Assessment of Total, Stable and Labile Carbon Using Visible, Near-Infrared Diffuse Reflectance Spectroscopy.
Gustavo M. Vasques1, Sabine Grunwald2, and James O. Sickman1. (1) Soil and Water Science Dept, Univ of Florida, McCary Hall 2169, PO Box 110290, Gainesville, FL 32611, (2) Soil and Water Sci. Dept, Univ of Florida, 2169 McCarty Hall, PO Box 110290, Gainesville, FL 32611
To assess the soil carbon pools and carbon sequestration potential at the landscape scale rapid, cost-effective and reliable methods are in need. Visible, near-infrared diffuse spectroscopy is a rapid and cost-effective method that provides inferences on multiple soil properties. The objectives of our study were to relate different carbon attributes (total, recalcitrant, hydrolysable and hot water extractable) to soil spectral signatures derived using visible, near-infrared diffuse spectroscopy. Long-term sequestration of carbon in soils typically involves movement of fixed carbon into the stable recalcitrant pool from the smaller labile pool which has greater relative exchange with the atmosphere. Our approach targets multiple aspects of soil carbon and provides a comprehensive assessment of biogeochemically active carbon pools of a wide variety of soils. We used 550 soil samples collected at 4 different depths (0-30, 30-60, 60-120 and 120-180 cm) in the Santa Fe River Watershed in north-east Florida representing typical soils and land uses. Dominant soils were Ultisols (36.7%), Spodosols (25.8%), and Entisols (14.7%) and less prominent are Histosols (2.0%), Inceptisols (1.1%), and Alfisols (1.0%). Land use consisted of pine plantation (32.2%), wetlands (16.2%), upland forest (14.7%), improved pasture (14.0%), urban (8.8%), forest regeneration (6.0%), crops (5.0%), rangeland (3.7%) and a variety of high intensity land uses such as tree groves, dairies, and feeding operations. Soil samples were analyzed for total carbon, hydrolyzable labile C with 6 N HCl, and labile C by hot water extraction.

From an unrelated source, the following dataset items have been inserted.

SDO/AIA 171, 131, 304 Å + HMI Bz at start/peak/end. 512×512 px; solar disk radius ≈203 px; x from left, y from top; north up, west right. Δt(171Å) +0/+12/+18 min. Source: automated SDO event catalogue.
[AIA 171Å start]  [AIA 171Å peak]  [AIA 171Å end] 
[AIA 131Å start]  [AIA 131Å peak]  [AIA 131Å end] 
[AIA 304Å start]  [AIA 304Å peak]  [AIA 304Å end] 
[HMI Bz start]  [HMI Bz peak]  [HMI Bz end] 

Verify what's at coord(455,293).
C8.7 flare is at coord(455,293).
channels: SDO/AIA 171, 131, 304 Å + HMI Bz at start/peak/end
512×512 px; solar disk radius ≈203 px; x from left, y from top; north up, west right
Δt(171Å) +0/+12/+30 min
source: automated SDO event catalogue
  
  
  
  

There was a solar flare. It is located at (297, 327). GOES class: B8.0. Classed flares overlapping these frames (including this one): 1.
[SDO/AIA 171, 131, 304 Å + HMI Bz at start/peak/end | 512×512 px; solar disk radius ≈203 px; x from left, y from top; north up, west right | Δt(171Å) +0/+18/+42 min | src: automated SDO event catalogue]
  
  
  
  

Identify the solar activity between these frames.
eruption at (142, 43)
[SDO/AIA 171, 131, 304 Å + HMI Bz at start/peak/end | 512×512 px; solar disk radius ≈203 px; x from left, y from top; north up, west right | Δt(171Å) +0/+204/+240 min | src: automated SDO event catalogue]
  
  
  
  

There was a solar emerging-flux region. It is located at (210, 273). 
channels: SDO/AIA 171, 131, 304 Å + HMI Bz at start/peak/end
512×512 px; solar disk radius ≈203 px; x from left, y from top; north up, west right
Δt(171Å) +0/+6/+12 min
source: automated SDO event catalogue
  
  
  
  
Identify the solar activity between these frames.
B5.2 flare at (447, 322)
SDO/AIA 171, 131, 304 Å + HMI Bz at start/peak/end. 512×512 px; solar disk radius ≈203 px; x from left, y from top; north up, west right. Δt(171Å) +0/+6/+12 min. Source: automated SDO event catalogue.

Visible, near infrared diffuse reflectance spectroscopy was used to scan the same soil samples. Chemometric modelling was used to relate the laboratory measurements to spectral data using Partial Least Squares and tree-based modelling. Results indicated that robust models for all soil properties could be developed with slightly better results derived using tree-based modelling. Our chemometric models have the potential to more rapidly assess total, labile and stable carbon pools at landscape scale.